NTP is the protocol that allows a networked device to sync it’s clock with that of NTP servers on the Internet. It allows your computer’s clock to be accurate, atomic-clock accurate.
Step one is to launch Sulfur, Sabayon’s graphical package manager, from the menu (System > Administration > Sulfur) or by double-clicking Sulfur’s icon on the desktop. Make sure that the “Available” tab is selected, and type in “ntp” into the search box. From the search results, right-click on the NTP package and select “Install”. Then click on the Installation tab to see the packages that are going to be installed.
The Installation tab shows that two packages will be installed. Click on the Commit Actions button to start installation.
When the installation is completed, you will find two scripts related to NTP under the /etc/init.d directory. These are the ntp-client and ntpd scripts. ntpd is used to maintain time on a running system. It is automatically started after installation. ntp-client is used to set time at boot. Unlike ntpd, you’ll have to manually start it. To do that, launch a shell terminal (Applications > Accessories > Terminal), su to root, and type
/etc/init.d/ntp-client start as shown in the screenshot below.
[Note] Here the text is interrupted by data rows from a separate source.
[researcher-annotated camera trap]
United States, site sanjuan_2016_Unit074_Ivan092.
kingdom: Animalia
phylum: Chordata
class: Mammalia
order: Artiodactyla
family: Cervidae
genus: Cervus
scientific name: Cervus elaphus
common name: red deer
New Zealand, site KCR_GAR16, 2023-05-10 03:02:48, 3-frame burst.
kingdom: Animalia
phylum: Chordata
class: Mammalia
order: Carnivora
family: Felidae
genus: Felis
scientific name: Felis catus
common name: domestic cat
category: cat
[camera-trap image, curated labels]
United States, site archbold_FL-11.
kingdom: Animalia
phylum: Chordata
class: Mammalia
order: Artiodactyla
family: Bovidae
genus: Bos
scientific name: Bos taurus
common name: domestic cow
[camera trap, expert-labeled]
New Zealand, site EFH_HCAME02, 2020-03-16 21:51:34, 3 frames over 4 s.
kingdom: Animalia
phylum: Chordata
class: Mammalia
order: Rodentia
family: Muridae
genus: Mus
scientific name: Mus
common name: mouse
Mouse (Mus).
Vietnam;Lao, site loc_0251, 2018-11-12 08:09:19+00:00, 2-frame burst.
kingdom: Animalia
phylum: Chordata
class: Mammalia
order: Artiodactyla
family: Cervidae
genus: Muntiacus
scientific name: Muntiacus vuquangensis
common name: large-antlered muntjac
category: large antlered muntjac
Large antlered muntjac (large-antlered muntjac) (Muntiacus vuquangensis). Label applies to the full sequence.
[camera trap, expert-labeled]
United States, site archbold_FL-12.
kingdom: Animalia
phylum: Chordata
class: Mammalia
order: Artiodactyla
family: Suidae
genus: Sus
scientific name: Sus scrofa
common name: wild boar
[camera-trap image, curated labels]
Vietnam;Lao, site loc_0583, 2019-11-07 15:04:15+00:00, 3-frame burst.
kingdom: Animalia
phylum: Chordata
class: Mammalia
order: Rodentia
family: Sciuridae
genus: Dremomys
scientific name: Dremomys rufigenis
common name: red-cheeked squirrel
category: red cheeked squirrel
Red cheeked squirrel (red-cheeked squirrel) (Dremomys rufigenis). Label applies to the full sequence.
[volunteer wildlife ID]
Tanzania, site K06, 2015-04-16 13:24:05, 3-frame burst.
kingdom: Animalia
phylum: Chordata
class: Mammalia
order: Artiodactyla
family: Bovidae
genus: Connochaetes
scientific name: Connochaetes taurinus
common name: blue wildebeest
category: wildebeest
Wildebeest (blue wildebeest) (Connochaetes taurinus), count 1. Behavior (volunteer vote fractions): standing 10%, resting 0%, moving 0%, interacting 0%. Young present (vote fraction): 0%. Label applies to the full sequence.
With that out of the way, now we are ready to set up the system to use NTP. Launch the Time and Date utility from the menu (System > Administration > Time and Date). Click on the Unlock button to gain the rights needed to change the system’s time.
Time and Date utility
With the Time and Date utility unlocked, you’ll notice that by default, the system sets its time manually. Click on the Configuration dropdown and select “Keep synchronized with Internet servers”. Make sure that your timezone is correctly selected.
With NTP selected as the mode for setting time, the next screen presented allows you to select NTP servers to use. By default, four NTP servers are pre-selected, so you do not really need to do anything here.
The NTP servers pre-selected by the system. You may chose to de-select those and choose the NTP servers that you prefer to use.
That is all it takes to install and set up a Sabayon system to use NTP to set system clock.